Write out exactly the lines below starting at the one containing "快速瘦肚!間歇性斷食減醣全書 : 減醣權威醫師實證,一週瘦3公斤,速減內臟脂肪、擊退糖尿病!" and ending at the one containing "スマホゲーム アビスリウム ハロウィンイベントのミツクリザメ". Omit every picture.

(Beginning of Data for analysis)

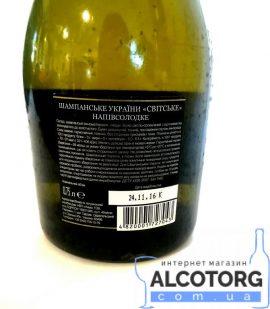 75 л. Шампанское Светское Таирово белое полусладкое 0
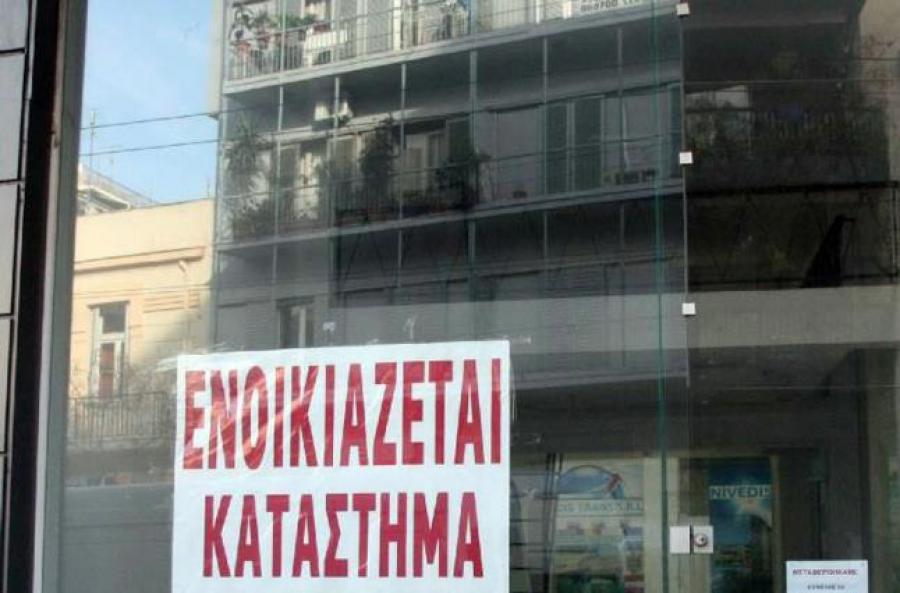 777448407c1 Η οδός Τσακάλωφ στο Κολωνάκι είναι η μεγάλη χαμένη ανάμεσα στις μεγάλες  εμπορικές πιάτσες σε Αθήνα και Θεσσαλονίκη, έχοντας σημειώσει τη μεγαλύτερη  πτώση ...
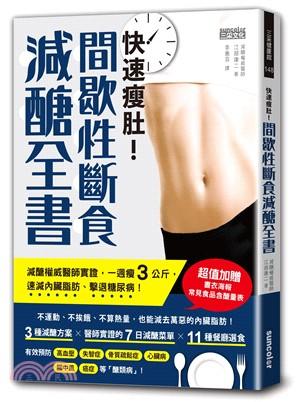 快速瘦肚!間歇性斷食減醣全書 : 減醣權威醫師實證,一週瘦3公斤,速減內臟脂肪、擊退糖尿病!
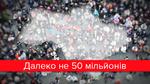 І близько не 50 мільйонів: у Держстаті озвучили чисельність населення України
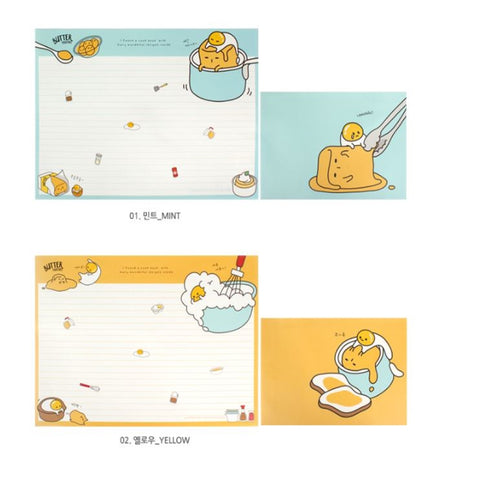 Butter Friends Big Letter Set
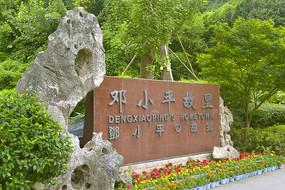 广安市邓小平故里景区石碑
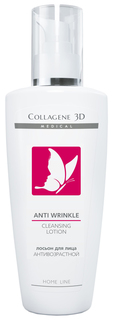 Лосьон для лица Medical Collagene 3D Anti Wrinkle Антивозрастной 250 мл
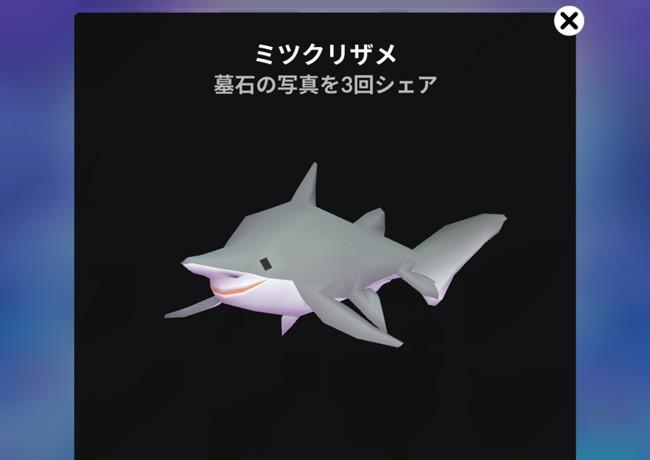 スマホゲーム アビスリウム ハロウィンイベントのミツクリザメ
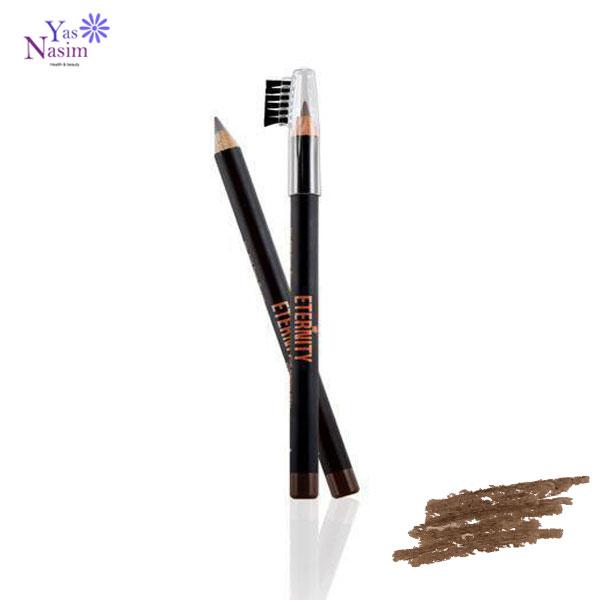 مداد ابرو اترنتی شماره 507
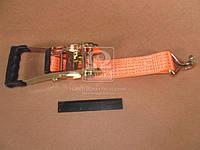 Стяжка груза 5t (трещотка прорезин. ручка, лента 50mm.x0.5m., крюк)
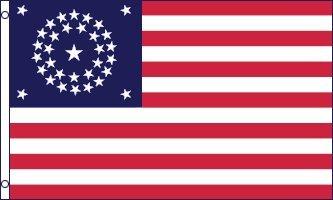 Nylon 34 Star American Flag - 4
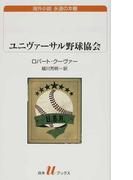 ユニヴァーサル野球協会 (白水Uブックス 海外小説永遠の本棚)(白水Uブックス)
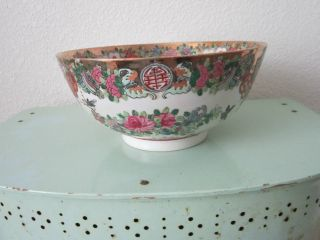 Gorgeous Hand Painted Bowl From China photo
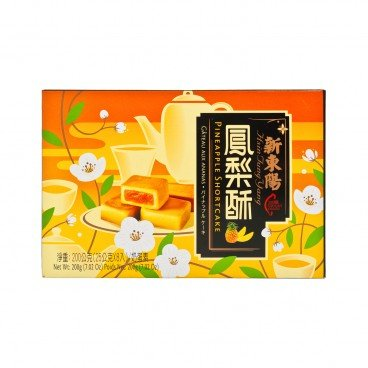 HSIN TUNG YANG Gourmet Pineapple Cakes 8'S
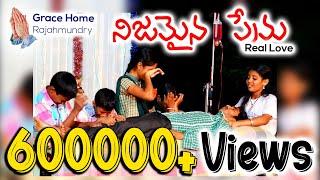 Real Love (Nijamaina Prema) Skit (Telugu Audio & Eng. Subtitles)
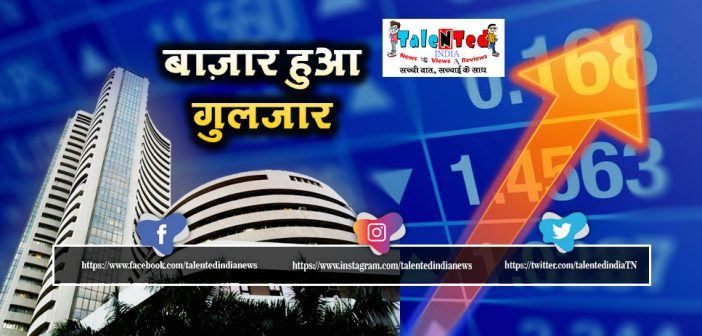 Today Share Market Report : तीसरे दिन भी बाजार में आया उछाल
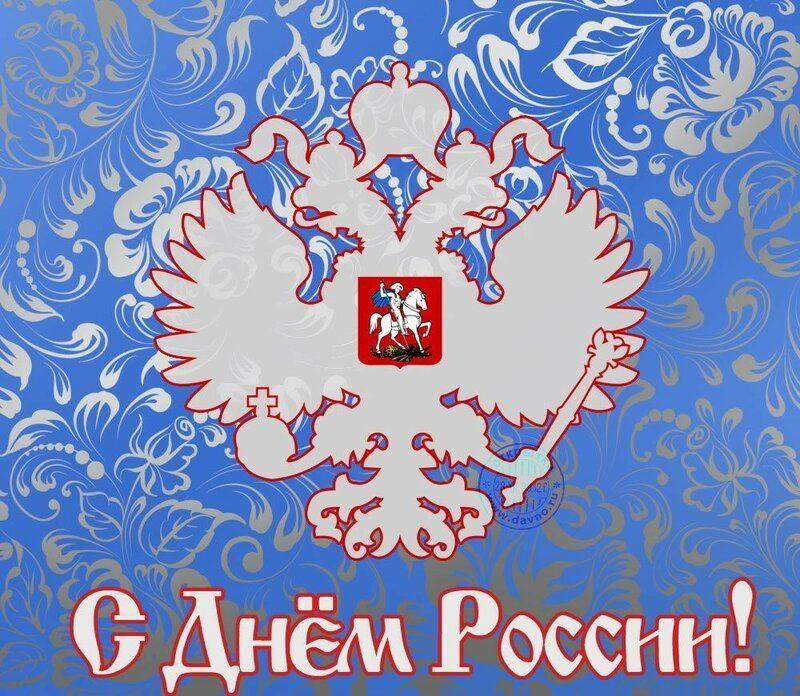 Надпись с днем России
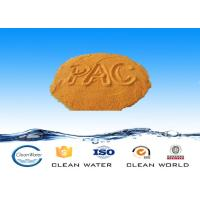 Quality PAC 02 MSDS Poly Aluminum Chloride Water Treatment PAC 30%  Cas NO 1327 41 9 for sale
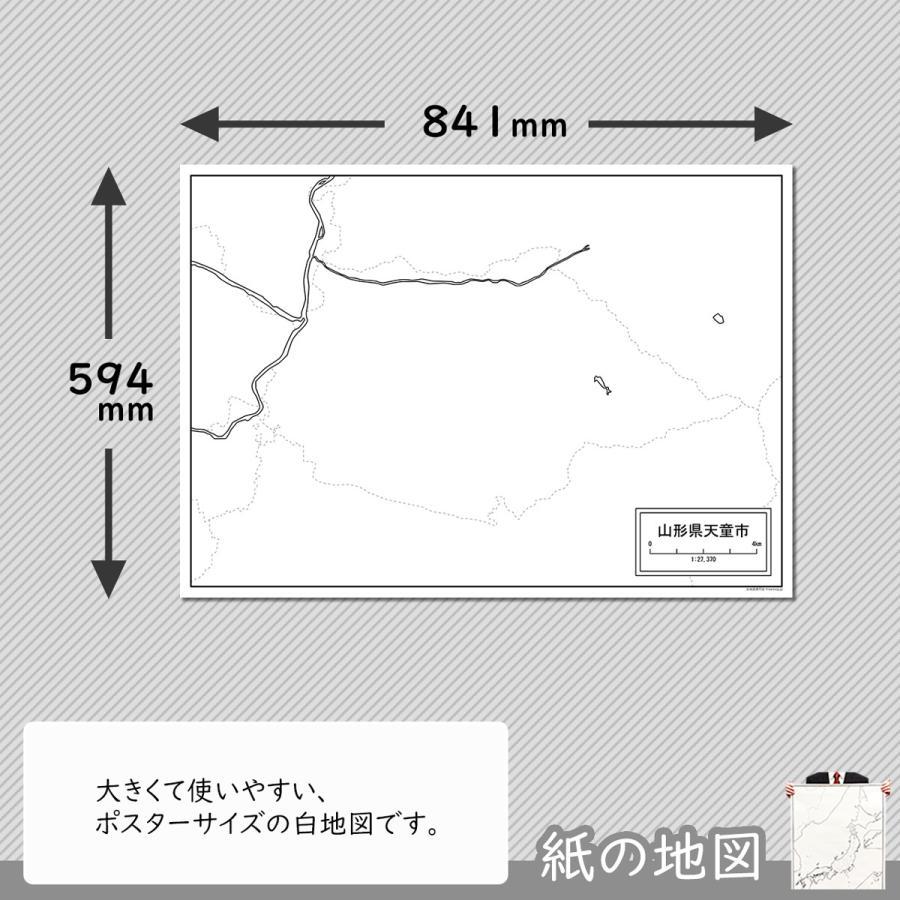 山形県天童市の紙の白地図 A1サイズ2枚セット freemap 02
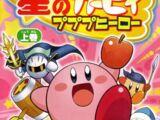 Kirby of the Stars Pupupu Hero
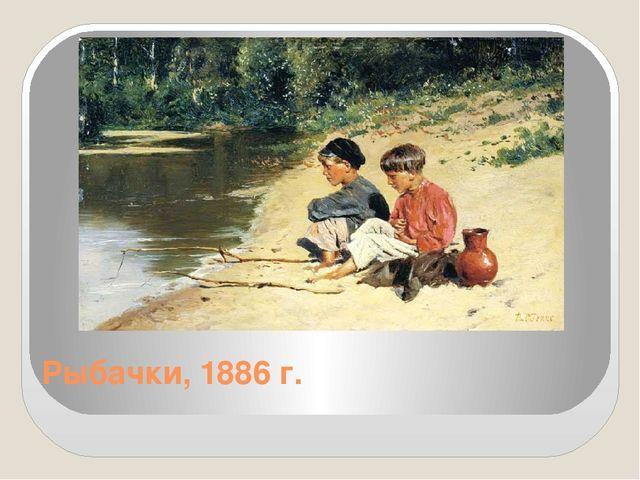 Рыбачки, 1886 г.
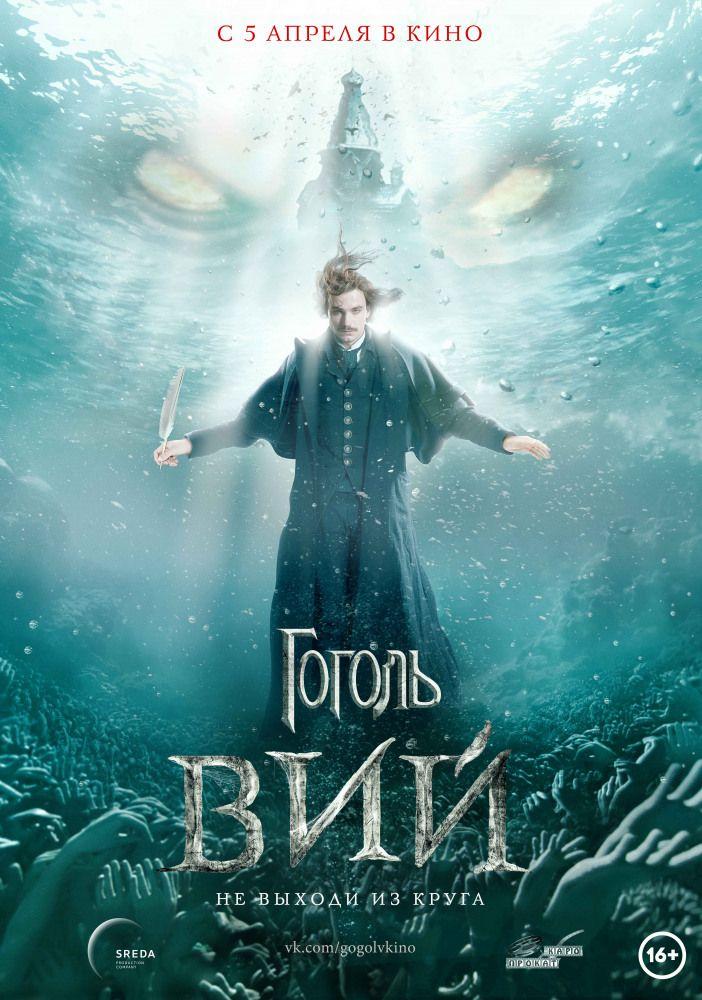 Гоголь 2: Вий 2018 смотреть онлайн полностью полный фильм в хорошем качестве hd720-1080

(End of Data for analysis)

* **Task answer**:
 快速瘦肚!間歇性斷食減醣全書 : 減醣權威醫師實證,一週瘦3公斤,速減內臟脂肪、擊退糖尿病!
 І близько не 50 мільйонів: у Держстаті озвучили чисельність населення України
 Butter Friends Big Letter Set
 广安市邓小平故里景区石碑
 Лосьон для лица Medical Collagene 3D Anti Wrinkle Антивозрастной 250 мл
 スマホゲーム アビスリウム ハロウィンイベントのミツクリザメ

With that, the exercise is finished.